**Directions:**
1: In the article on Seattle and Michelin stars, start at the words "By Chris S." and end after "of Seattle magazine.". Write that passage out again, substituting "Williams" for "Brady Williams".
2: According to the article on Seattle and Michelin stars, why has no Seattle restaurant earned a Michelin star?
3: Do the following statements agree with the article on Seattle and Michelin stars? Answer yes or no for each, and quote the words of the article that decide it.
(a) The article first appeared in the January/February 2024 issue of Seattle magazine.
(b) Mei Lin is named as the chef of Snail Bar.
(c) Nate Ready currently works at The French Laundry.

By Chris S. Nishiwaki January 29, 2024

Brady Williams
Brady Williams
Kyle Johnson

This article originally appeared in the January/February 2024 issue of Seattle magazine.

For all of its culinary reputation, no Seattle restaurant has earned a Michelin star, regarded as the highest praise in the culinary world. This is because the Michelin Guide, responsible for awarding these stars, does not include Seattle in its current scope.

In the last year, Brady Williams has brought notable and accomplished chefs and restaurateurs from out of town that have earned Michelin stars, in some cases multiple stars, including Jeremiah Stone and Fabián von Hauske Valtierra of Contra, Christopher Kostow of The Restaurant at Meadowood, Carlo Mirarchi of Blanca, as well as Andres Giraldo Florez of Snail Bar, Nate Ready, formerly of The French Laundry and currently at Hiyu Wine Farm, Jay Blackinton of Houlme, Liz Johnson of Horses, pastry chef and consultant Matthew Tinder, Johnny Ortiz and Maida Branch of Shed, and celebrity chef Mei Lin of Daybird.

**Information provided:**
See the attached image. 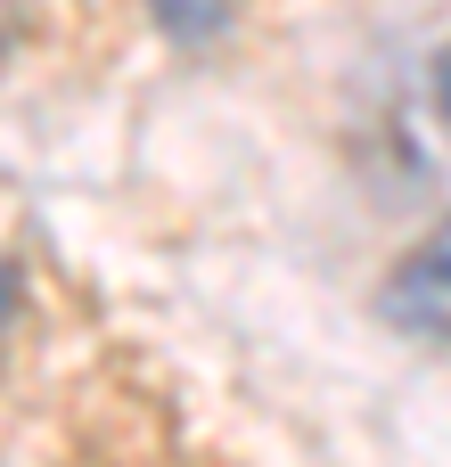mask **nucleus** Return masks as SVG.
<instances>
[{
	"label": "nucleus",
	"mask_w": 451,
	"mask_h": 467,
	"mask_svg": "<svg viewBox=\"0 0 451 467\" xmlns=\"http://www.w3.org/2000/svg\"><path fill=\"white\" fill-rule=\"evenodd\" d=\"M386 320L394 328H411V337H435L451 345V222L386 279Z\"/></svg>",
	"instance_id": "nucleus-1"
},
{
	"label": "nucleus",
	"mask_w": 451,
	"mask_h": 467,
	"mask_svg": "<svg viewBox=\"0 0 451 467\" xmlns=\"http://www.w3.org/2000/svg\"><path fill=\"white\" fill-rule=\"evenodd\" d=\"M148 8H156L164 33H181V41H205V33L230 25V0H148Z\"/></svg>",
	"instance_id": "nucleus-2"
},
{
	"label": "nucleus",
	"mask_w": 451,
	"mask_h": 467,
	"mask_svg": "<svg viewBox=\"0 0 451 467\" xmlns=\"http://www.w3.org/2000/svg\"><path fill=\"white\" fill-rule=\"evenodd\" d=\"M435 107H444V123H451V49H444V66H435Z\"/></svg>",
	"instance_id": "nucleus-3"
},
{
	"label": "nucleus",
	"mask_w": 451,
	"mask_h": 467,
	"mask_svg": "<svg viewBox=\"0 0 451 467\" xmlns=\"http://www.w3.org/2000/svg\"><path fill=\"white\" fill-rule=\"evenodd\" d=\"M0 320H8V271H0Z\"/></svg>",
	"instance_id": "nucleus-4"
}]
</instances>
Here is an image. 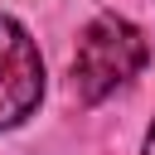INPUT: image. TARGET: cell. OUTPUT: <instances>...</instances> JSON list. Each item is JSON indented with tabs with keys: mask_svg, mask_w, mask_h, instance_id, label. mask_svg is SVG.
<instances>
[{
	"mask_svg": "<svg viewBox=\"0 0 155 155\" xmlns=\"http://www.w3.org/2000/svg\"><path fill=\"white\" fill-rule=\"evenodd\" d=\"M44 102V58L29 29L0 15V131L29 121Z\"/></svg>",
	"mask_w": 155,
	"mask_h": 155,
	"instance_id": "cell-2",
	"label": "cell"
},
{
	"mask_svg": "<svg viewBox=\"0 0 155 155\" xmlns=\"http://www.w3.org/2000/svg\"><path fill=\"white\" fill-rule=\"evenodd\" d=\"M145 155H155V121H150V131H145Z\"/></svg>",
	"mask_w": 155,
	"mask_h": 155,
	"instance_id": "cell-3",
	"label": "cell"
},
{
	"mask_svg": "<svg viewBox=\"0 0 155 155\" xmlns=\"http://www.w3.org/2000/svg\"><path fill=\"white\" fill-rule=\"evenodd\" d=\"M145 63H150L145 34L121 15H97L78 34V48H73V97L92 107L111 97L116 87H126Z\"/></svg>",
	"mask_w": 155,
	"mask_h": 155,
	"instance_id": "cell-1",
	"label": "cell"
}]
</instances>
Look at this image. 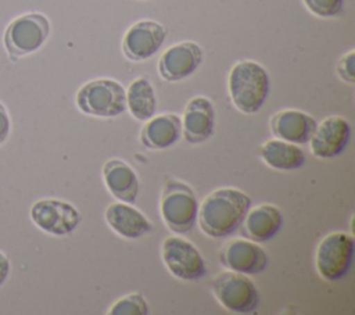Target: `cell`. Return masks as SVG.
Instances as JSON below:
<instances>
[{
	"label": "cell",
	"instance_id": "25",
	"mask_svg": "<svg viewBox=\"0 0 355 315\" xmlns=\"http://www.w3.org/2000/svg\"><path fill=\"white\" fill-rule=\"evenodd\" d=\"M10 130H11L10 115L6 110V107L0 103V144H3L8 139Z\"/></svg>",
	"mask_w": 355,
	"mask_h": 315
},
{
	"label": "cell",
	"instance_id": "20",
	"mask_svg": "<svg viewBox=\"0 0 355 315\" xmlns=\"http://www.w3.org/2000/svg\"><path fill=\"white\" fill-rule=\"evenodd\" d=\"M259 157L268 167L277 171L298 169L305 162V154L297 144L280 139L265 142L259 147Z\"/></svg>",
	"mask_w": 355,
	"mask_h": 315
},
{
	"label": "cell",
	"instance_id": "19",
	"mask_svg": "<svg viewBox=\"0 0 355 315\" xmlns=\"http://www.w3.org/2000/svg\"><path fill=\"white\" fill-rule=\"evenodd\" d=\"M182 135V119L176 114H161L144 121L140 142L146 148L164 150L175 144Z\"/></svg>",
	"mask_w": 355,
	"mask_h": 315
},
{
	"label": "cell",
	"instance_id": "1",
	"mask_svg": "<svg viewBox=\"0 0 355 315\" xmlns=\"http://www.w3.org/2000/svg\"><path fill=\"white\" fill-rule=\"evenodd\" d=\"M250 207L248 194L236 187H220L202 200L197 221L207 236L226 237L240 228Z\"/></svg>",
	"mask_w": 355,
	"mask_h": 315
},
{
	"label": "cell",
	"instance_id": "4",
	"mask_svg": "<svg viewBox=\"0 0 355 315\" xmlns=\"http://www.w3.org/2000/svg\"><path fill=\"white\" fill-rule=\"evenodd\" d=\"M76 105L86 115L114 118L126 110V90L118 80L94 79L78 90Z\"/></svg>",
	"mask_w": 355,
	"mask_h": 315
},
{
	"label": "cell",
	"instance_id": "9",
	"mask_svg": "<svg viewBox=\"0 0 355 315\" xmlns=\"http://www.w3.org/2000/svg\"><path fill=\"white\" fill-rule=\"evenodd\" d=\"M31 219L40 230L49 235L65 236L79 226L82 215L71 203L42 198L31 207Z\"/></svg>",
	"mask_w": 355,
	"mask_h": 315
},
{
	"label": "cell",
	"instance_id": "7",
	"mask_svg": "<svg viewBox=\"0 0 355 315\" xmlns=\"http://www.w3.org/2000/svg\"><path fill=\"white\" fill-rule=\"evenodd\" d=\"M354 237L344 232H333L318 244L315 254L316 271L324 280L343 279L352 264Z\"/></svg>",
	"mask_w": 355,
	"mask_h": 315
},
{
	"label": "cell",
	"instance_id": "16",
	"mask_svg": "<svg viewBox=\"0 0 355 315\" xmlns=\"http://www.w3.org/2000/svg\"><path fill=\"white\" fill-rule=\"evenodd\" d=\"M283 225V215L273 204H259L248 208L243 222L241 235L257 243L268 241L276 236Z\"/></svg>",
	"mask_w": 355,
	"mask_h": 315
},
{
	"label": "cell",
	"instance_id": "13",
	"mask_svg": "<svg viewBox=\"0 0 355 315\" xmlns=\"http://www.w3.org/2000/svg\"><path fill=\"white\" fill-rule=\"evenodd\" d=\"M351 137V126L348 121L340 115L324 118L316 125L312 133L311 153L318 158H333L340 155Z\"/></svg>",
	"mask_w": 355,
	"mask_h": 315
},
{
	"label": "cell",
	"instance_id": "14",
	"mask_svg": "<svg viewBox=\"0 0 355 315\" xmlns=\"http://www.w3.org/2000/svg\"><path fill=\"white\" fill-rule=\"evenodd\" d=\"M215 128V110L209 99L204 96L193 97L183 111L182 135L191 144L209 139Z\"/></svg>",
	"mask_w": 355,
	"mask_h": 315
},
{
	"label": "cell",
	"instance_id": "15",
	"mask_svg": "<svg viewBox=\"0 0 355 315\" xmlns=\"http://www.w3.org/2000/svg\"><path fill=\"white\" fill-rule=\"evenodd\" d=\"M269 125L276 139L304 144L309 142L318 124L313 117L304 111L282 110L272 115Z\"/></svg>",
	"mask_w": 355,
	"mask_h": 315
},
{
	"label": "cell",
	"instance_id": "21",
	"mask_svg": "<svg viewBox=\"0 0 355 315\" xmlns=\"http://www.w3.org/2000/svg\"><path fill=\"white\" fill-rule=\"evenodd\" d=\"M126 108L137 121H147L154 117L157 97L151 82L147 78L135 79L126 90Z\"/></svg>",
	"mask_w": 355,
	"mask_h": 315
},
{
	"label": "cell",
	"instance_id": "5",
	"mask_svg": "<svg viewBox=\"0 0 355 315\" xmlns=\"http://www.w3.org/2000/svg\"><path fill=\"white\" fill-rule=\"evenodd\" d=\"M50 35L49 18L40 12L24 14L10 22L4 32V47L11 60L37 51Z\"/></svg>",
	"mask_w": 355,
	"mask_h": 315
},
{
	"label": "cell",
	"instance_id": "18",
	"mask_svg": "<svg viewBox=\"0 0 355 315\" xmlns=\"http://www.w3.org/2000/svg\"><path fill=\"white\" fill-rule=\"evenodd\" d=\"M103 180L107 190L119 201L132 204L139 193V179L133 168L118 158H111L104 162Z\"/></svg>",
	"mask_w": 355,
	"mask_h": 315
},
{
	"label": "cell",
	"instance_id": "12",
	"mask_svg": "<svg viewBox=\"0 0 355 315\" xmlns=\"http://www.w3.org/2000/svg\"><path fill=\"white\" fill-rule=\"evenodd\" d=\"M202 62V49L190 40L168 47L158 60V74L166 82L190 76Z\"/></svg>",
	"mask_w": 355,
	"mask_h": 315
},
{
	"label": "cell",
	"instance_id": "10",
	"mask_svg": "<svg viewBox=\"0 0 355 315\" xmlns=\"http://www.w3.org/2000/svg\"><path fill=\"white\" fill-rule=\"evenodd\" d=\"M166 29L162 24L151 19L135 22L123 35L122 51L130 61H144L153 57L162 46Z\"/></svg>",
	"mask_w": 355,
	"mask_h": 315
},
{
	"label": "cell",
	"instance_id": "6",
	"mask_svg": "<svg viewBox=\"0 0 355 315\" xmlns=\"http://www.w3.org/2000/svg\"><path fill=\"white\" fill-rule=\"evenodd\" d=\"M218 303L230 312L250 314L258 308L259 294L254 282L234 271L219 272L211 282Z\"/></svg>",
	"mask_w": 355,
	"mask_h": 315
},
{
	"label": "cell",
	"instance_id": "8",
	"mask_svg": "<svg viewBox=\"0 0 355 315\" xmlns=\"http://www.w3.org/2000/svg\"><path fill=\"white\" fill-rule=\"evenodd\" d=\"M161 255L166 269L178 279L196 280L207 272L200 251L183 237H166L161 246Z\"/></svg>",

**Task-by-task outputs:**
1:
By Chris S. Nishiwaki January 29, 2024

Williams
Williams
Kyle Johnson

This article originally appeared in the January/February 2024 issue of Seattle magazine.

2: The Michelin Guide does not include Seattle in its current scope.

3:
(a) Yes: "This article originally appeared in the January/February 2024 issue of Seattle magazine."
(b) No: "celebrity chef Mei Lin of Daybird"
(c) No: "Nate Ready, formerly of The French Laundry and currently at Hiyu Wine Farm"